Assignment - Report back the lines in this listing that carry the string "frames".

Available data -
+-------+

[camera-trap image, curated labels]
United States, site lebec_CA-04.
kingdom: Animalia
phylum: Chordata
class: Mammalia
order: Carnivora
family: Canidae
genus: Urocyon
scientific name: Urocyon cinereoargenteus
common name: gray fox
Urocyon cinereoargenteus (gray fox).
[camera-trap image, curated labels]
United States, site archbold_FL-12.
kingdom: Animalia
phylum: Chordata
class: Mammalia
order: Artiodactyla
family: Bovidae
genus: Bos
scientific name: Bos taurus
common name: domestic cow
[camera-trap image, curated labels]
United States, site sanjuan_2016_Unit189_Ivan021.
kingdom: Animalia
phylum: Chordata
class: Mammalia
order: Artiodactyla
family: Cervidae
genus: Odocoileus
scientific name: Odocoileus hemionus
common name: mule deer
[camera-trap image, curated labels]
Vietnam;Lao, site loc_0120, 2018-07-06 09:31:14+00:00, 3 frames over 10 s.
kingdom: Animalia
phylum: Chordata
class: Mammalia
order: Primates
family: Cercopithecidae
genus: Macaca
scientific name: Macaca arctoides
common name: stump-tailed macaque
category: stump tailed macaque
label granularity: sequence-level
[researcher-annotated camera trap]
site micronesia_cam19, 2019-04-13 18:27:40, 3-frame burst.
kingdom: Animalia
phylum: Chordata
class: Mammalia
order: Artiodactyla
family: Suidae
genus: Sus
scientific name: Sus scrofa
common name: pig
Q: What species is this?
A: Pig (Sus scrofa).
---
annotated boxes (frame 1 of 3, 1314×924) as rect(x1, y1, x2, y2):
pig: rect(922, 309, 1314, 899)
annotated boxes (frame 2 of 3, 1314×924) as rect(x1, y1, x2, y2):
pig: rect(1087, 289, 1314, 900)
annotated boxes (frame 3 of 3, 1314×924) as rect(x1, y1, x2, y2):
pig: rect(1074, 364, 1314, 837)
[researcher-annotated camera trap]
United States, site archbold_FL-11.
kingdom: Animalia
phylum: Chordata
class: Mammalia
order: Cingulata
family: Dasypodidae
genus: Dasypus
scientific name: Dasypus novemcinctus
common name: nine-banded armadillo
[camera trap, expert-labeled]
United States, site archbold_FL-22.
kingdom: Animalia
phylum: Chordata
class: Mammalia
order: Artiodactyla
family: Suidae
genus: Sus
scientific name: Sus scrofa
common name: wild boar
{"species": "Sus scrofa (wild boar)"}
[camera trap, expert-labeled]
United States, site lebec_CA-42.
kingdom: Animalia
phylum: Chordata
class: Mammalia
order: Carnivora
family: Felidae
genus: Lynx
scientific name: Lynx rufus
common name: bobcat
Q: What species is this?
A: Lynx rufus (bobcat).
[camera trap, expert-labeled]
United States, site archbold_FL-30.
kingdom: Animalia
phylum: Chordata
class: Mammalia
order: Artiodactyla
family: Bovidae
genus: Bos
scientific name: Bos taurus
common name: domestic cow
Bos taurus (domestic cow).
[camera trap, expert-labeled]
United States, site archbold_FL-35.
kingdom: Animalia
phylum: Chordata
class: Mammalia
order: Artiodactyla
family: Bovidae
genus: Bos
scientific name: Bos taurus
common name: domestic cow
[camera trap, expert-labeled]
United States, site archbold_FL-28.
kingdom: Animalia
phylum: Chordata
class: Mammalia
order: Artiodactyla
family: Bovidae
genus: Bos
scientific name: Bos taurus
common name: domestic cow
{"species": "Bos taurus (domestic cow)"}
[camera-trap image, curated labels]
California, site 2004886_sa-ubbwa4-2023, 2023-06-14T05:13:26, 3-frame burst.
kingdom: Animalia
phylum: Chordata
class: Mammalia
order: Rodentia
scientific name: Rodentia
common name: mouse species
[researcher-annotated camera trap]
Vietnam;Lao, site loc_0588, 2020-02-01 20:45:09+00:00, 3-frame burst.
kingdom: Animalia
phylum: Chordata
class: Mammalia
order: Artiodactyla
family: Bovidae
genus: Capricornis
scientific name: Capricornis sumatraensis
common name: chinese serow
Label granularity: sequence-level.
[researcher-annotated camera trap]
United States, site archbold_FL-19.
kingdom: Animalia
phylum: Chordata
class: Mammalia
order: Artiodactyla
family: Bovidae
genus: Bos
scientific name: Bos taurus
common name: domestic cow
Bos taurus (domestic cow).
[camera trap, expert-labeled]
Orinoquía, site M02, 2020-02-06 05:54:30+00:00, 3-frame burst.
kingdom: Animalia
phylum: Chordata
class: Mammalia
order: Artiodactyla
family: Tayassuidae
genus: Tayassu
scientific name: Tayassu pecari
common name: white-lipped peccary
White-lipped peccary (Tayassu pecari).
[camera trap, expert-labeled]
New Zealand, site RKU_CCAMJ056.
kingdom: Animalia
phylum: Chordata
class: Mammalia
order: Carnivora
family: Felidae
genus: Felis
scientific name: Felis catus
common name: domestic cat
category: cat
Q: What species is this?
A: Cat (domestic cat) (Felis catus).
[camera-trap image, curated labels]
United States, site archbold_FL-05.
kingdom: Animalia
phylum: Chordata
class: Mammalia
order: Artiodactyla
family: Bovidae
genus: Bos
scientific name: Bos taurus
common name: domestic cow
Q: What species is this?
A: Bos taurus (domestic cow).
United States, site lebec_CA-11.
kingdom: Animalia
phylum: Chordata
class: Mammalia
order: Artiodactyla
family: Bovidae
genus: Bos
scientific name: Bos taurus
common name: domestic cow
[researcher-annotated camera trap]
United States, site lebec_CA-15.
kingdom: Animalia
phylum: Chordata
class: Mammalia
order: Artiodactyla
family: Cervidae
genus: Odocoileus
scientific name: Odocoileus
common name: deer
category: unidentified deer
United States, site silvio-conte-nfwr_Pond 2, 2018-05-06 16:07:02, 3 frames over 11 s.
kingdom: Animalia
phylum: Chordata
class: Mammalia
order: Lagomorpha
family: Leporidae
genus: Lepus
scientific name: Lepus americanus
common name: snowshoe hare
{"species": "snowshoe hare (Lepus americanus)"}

+-------+

Worked solution -
Vietnam;Lao, site loc_0120, 2018-07-06 09:31:14+00:00, 3 frames over 10 s.
United States, site silvio-conte-nfwr_Pond 2, 2018-05-06 16:07:02, 3 frames over 11 s.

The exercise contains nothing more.